Given the polynomial \( f(x) \) of degree 6, with extrema at \( x = -1 \) and \( x = 1 \), the derivative \( f'(x) \) must have factors \( (x+1) \) and \( (x-1) \). The simplest form for this is \( f'(x) = k(x+1)^m(x-1)^n \). Since \( f(x) \) is degree 6, \( f'(x) \) is degree 5, giving \( m+n=5 \).
To satisfy conditions of extrema, both \( m \) and \( n \) should be odd. A sensible choice is \( m = 3 \) and \( n = 2 \). Thus, \( f'(x) = k(x+1)^3(x-1)^2 \).
Integrating \( f'(x) \) gives:
\( f(x) = \int k(x+1)^3(x-1)^2 \, dx \).
Expanding and integrating, we do:
\( (x+1)^3 = x^3 + 3x^2 + 3x + 1 \) and \( (x-1)^2 = x^2 - 2x + 1 \).

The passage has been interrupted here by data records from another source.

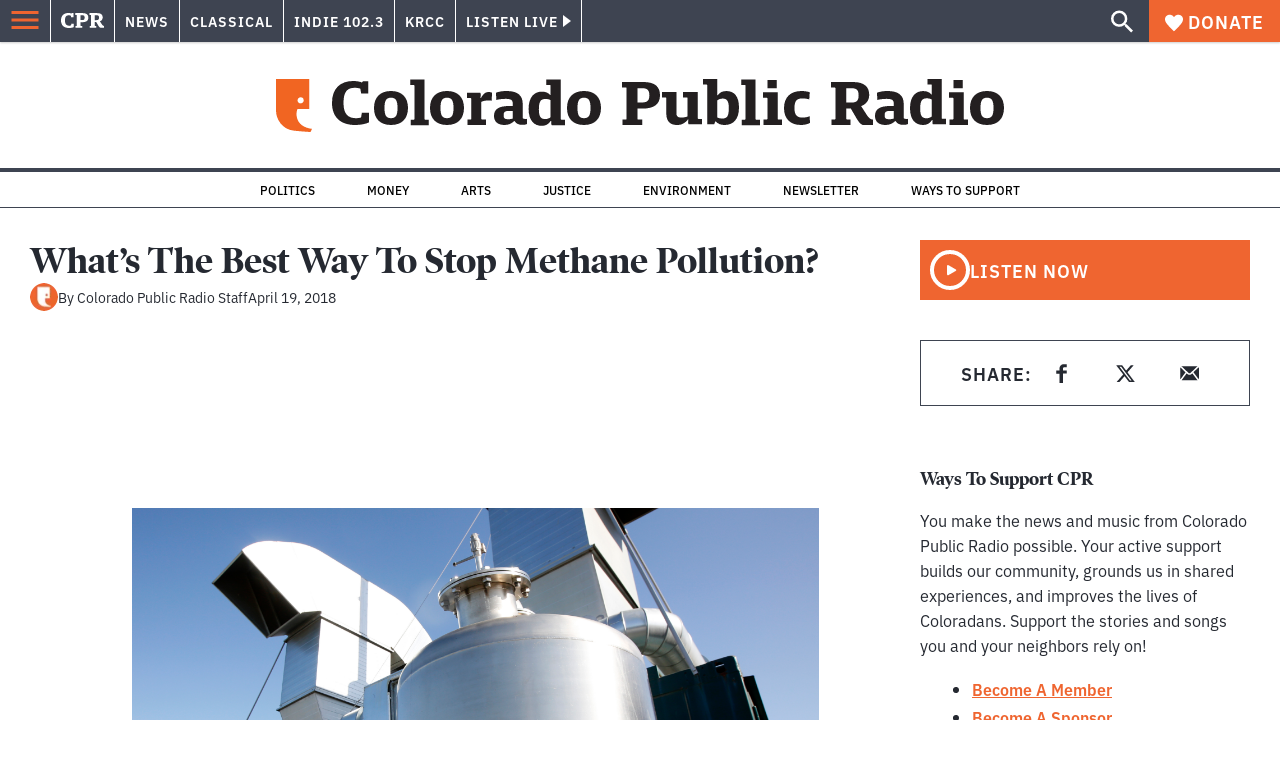

--- FILE ---
content_type: text/html; charset=utf-8
request_url: https://www.google.com/recaptcha/api2/aframe
body_size: 184
content:
<!DOCTYPE HTML><html><head><meta http-equiv="content-type" content="text/html; charset=UTF-8"></head><body><script nonce="yeQFtksY7uDk2VDrZjABWQ">/** Anti-fraud and anti-abuse applications only. See google.com/recaptcha */ try{var clients={'sodar':'https://pagead2.googlesyndication.com/pagead/sodar?'};window.addEventListener("message",function(a){try{if(a.source===window.parent){var b=JSON.parse(a.data);var c=clients[b['id']];if(c){var d=document.createElement('img');d.src=c+b['params']+'&rc='+(localStorage.getItem("rc::a")?sessionStorage.getItem("rc::b"):"");window.document.body.appendChild(d);sessionStorage.setItem("rc::e",parseInt(sessionStorage.getItem("rc::e")||0)+1);localStorage.setItem("rc::h",'1768922312561');}}}catch(b){}});window.parent.postMessage("_grecaptcha_ready", "*");}catch(b){}</script></body></html>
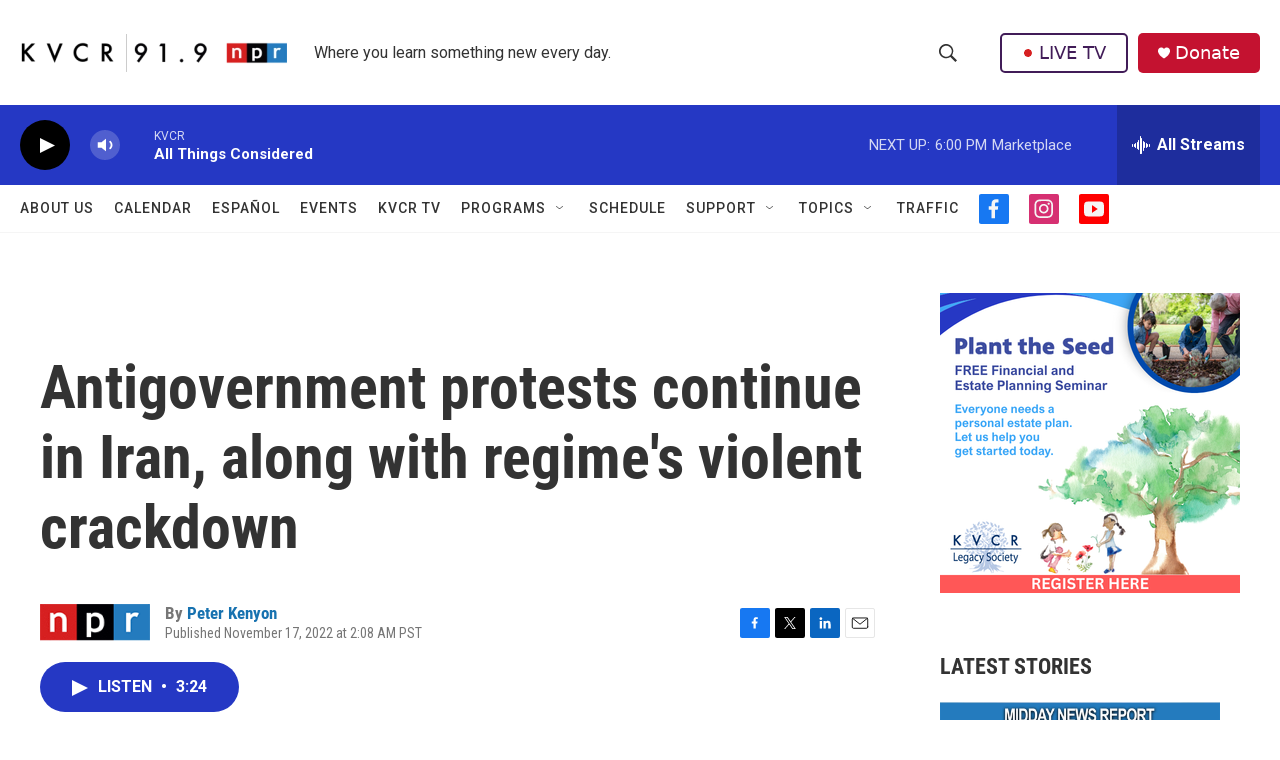

--- FILE ---
content_type: text/html; charset=utf-8
request_url: https://www.google.com/recaptcha/api2/aframe
body_size: 267
content:
<!DOCTYPE HTML><html><head><meta http-equiv="content-type" content="text/html; charset=UTF-8"></head><body><script nonce="Nb2OTkwLtZDi3y5uW1QyXg">/** Anti-fraud and anti-abuse applications only. See google.com/recaptcha */ try{var clients={'sodar':'https://pagead2.googlesyndication.com/pagead/sodar?'};window.addEventListener("message",function(a){try{if(a.source===window.parent){var b=JSON.parse(a.data);var c=clients[b['id']];if(c){var d=document.createElement('img');d.src=c+b['params']+'&rc='+(localStorage.getItem("rc::a")?sessionStorage.getItem("rc::b"):"");window.document.body.appendChild(d);sessionStorage.setItem("rc::e",parseInt(sessionStorage.getItem("rc::e")||0)+1);localStorage.setItem("rc::h",'1769218275298');}}}catch(b){}});window.parent.postMessage("_grecaptcha_ready", "*");}catch(b){}</script></body></html>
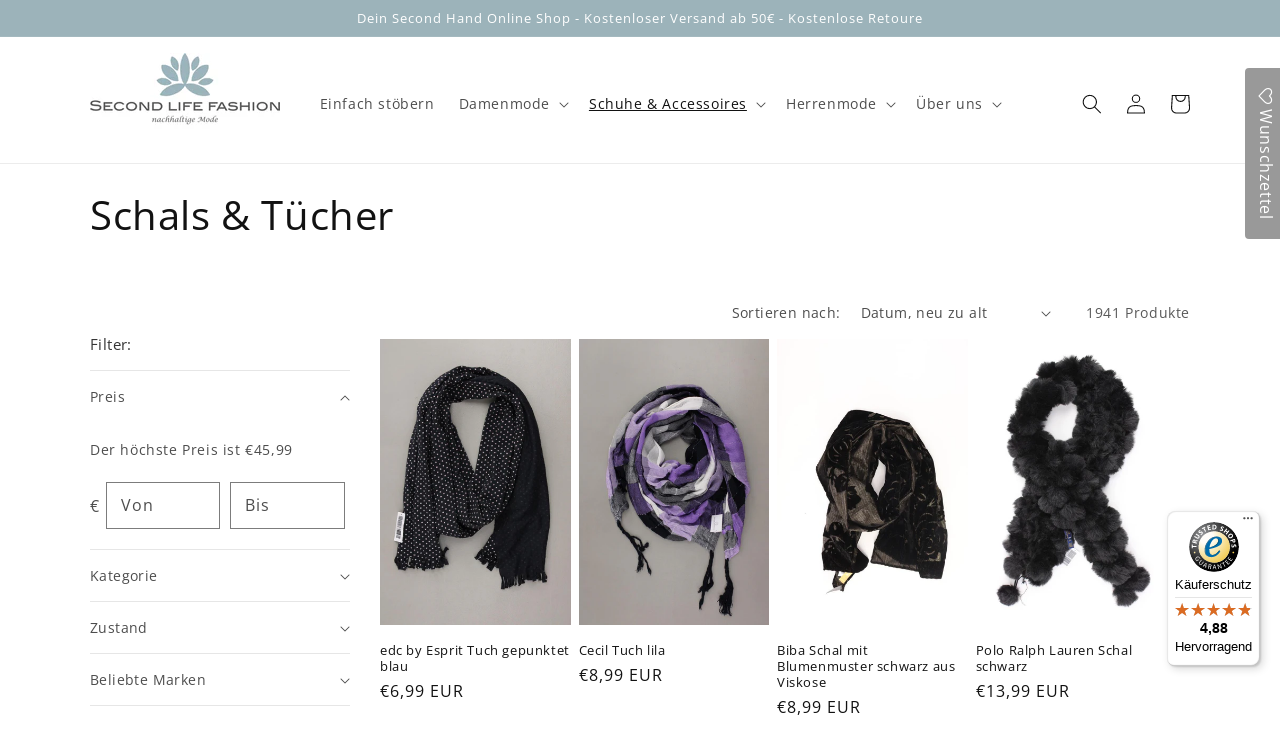

--- FILE ---
content_type: text/html; charset=UTF-8
request_url: https://front.smartwishlist.webmarked.net/v6/fetchstoredata.php?callback=jQuery22002654176197831666_1769768530895&store_domain=secondlifefashion.de&store_id=9861890084&customer_id=0&_=1769768530896
body_size: 868
content:
jQuery22002654176197831666_1769768530895({"add_tooltip_text":"Auf den &lt;a href=&#039;\/a\/wishlist&#039;&gt;Wunschzettel &lt;\/a&gt;","remove_tooltip_text":"Vom &lt;a href=&#039;\/a\/wishlist&#039;&gt;Wunschzettel &lt;\/a&gt; entfernen","wishlist_icon_color":"#b5858e","wishlist_icon_hover_color":"#e7677e","wishlist_icon_name":"heart-o","wishlist_icon_hover_name":"heart","extra_icon_class_name":"","extra_icon_hover_class_name":"","use_extra_icon":"0","display_item_count":"0","use_custom_location":"0","custom_location":null,"tooltip_offset_x":"0px","tooltip_offset_y":"0px","proxy_base":"\/a\/wishlist","tooltip_position":"top","display_tooltip":"1","display_topbadge":"1","topbadge_color":"#ffffff","topbadge_background_color":"#5c5c5c","topbadge_padding":"2px 6px","enable_accounts":"1","force_login":"0","extra_css_product":"div#smartwishlistfixedlink {\r\n    min-width: 300px;\r\n}.unbookmarked {\n    color: #b5858e !important;\n}\n\n.unbookmarked:hover {\n    color:  #e7677e;\n}\n\n.bookmarked {\n    color:  #e7677e;\n}\n\n.bookmarked:hover {\n    color:  #e7677e;\n}\n\n\n.tooltip-store-theme {\n\tborder-radius: 5px !important; \n\tborder: 1px solid #a79c9d !important;\n\tbackground: #a79c9d !important;\n\tcolor: #ffffff !important;\n}\n\n.tooltipster-content a {\n    color: #ffffff;\n    text-decoration: underline;\n}\n\n.tooltipster-content a:hover {\n    color: #ffffff;\n    text-decoration: underline;\n}\n\n.tooltipster-content a:visited {\n    color: #ffffff;\n    text-decoration: underline;\n}\n\n.tooltip-store-theme .tooltipster-content {\n    font-family: inherit !important;\n    font-size: 12px !important;\n}.smartwishlist{cursor:pointer;}","display_tooltip_productpage":"1","use_autosetup":"1","display_fixed_link":"1","swfl_html":"&lt;i class=&quot;fa fa-heart-o&quot;&gt;&lt;\/i&gt; Wunschzettel ","swfl_text":"&lt;i class=&quot;fa fa-heart-o&quot;&gt;&lt;\/i&gt; Wunschzettel ","swfl_orientation_desktop":"vertical","swfl_position_desktop":"right","swfl_margin_desktop":"bottom","swfl_margin_value_desktop":"45%","swfl_background_color":"#999999","swfl_text_color":"#ffffff","swpbutton_type":"3","swpbutton_add_text":"W\u00fcnsch ich mir","swpbutton_remove_text":"Nicht mehr w\u00fcnschen","swpbutton_font_family":"inherit","swpbutton_label_fontsize":"14px","swpbutton_icon_fontsize":"14px","swpbutton3_color":"#ffffff","swpbutton3_background_color":"#9bb3ba","swpbutton3_radius":"4px","swpbutton3_width_desktop":"200px","swpbutton3_width_mobile":"100%","swpbutton3_height":"40px","optimize_swpbutton_mobile":"1","mobile_max_width":"500px","disable_notification":"0","wishlist_items":[]});

--- FILE ---
content_type: text/javascript
request_url: https://widgets.trustedshops.com/js/XAE791582E05C690771DC8606DC67764C.js
body_size: 1476
content:
((e,t)=>{const a={shopInfo:{tsId:"XAE791582E05C690771DC8606DC67764C",name:"secondlifefashion.de",url:"www.secondlifefashion.de",language:"de",targetMarket:"DEU",ratingVariant:"WIDGET",eTrustedIds:{accountId:"acc-85d94423-b99f-4707-8ec4-a9cfa1078902",channelId:"chl-d8460679-6fef-4fe0-a753-673bf859176e"},buyerProtection:{certificateType:"CLASSIC",certificateState:"PRODUCTION",mainProtectionCurrency:"EUR",classicProtectionAmount:100,maxProtectionDuration:30,plusProtectionAmount:2e4,basicProtectionAmount:100,firstCertified:"2017-01-31 00:00:00"},reviewSystem:{rating:{averageRating:4.88,averageRatingCount:373,overallRatingCount:2990,distribution:{oneStar:3,twoStars:0,threeStars:6,fourStars:21,fiveStars:343}},reviews:[{average:5,buyerStatement:"Hat alles funktioniert, Qualität wie versprochen,pünktlich und sauber verpackt",rawChangeDate:"2026-01-29T18:54:11.000Z",changeDate:"29.1.2026",transactionDate:"26.1.2026"},{average:5,buyerStatement:"Es ist immer wieder schön hier einzukaufen . Hatte grad bestellt und bin wieder begeistert wie liebevoll verpackt und in welch schönem Zustand die Bekleidung ist.",rawChangeDate:"2026-01-28T15:34:15.000Z",changeDate:"28.1.2026",transactionDate:"25.1.2026"},{average:5,buyerStatement:"Sehr schnelle Lieferung und die Ware wie beschrieben..beste Qualität..wie neu!",rawChangeDate:"2026-01-27T15:20:47.000Z",changeDate:"27.1.2026",transactionDate:"21.1.2026"}]},features:["GUARANTEE_RECOG_CLASSIC_INTEGRATION","SHOP_CONSUMER_MEMBERSHIP","REVIEWS_AUTO_COLLECTION","DISABLE_REVIEWREQUEST_SENDING","MARS_EVENTS","MARS_REVIEWS","MARS_PUBLIC_QUESTIONNAIRE","MARS_QUESTIONNAIRE"],consentManagementType:"OFF",urls:{profileUrl:"https://www.trustedshops.de/bewertung/info_XAE791582E05C690771DC8606DC67764C.html",profileUrlLegalSection:"https://www.trustedshops.de/bewertung/info_XAE791582E05C690771DC8606DC67764C.html#legal-info",reviewLegalUrl:"https://help.etrusted.com/hc/de/articles/23970864566162"},contractStartDate:"2017-01-11 00:00:00",shopkeeper:{name:"Second Life Fashion GmbH",street:"Zur Centralwerkstätte 10",country:"DE",city:"Weiden",zip:"92637"},displayVariant:"full",variant:"full",twoLetterCountryCode:"DE"},"process.env":{STAGE:"prod"},externalConfig:{trustbadgeScriptUrl:"https://widgets.trustedshops.com/assets/trustbadge.js",cdnDomain:"widgets.trustedshops.com"},elementIdSuffix:"-98e3dadd90eb493088abdc5597a70810",buildTimestamp:"2026-01-30T05:21:03.505Z",buildStage:"prod"},r=a=>{const{trustbadgeScriptUrl:r}=a.externalConfig;let n=t.querySelector(`script[src="${r}"]`);n&&t.body.removeChild(n),n=t.createElement("script"),n.src=r,n.charset="utf-8",n.setAttribute("data-type","trustbadge-business-logic"),n.onerror=()=>{throw new Error(`The Trustbadge script could not be loaded from ${r}. Have you maybe selected an invalid TSID?`)},n.onload=()=>{e.trustbadge?.load(a)},t.body.appendChild(n)};"complete"===t.readyState?r(a):e.addEventListener("load",()=>{r(a)})})(window,document);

Multiplying these, \( (x+1)^3(x-1)^2 = x^5 - x^3 + x \).
Then \( f(x) = k \int (x^5 - x^3 + x) \, dx = k \left( \frac{x^6}{6} - \frac{x^4}{4} + \frac{x^2}{2} \right) + C \).
The leading coefficient implies \( k(1/6) = 1 \), thus \( k = 6 \). So:
\( f(x) = x^6 - \frac{6}{4}x^4 + 3x^2 + C \).
Limitation \( \lim_{x \to 0} \frac{f(x)}{x^3} = 1 \) gives:
\( \frac{C}{x^3} = 1 \) as \( x \to 0 \), suggesting \( C = 0 \). Thus:
\( f(x) = x^6 - \frac{3}{2}x^4 + 3x^2 \).
Calculating \( 5 \cdot f(2) \):
\( f(2) = 2^6 - \frac{3}{2}(2^4) + 3(2^2) = 64 - 24 + 12 = 52 \).
Thus, \( 5 \cdot f(2) = 5 \cdot 52 = 260 \).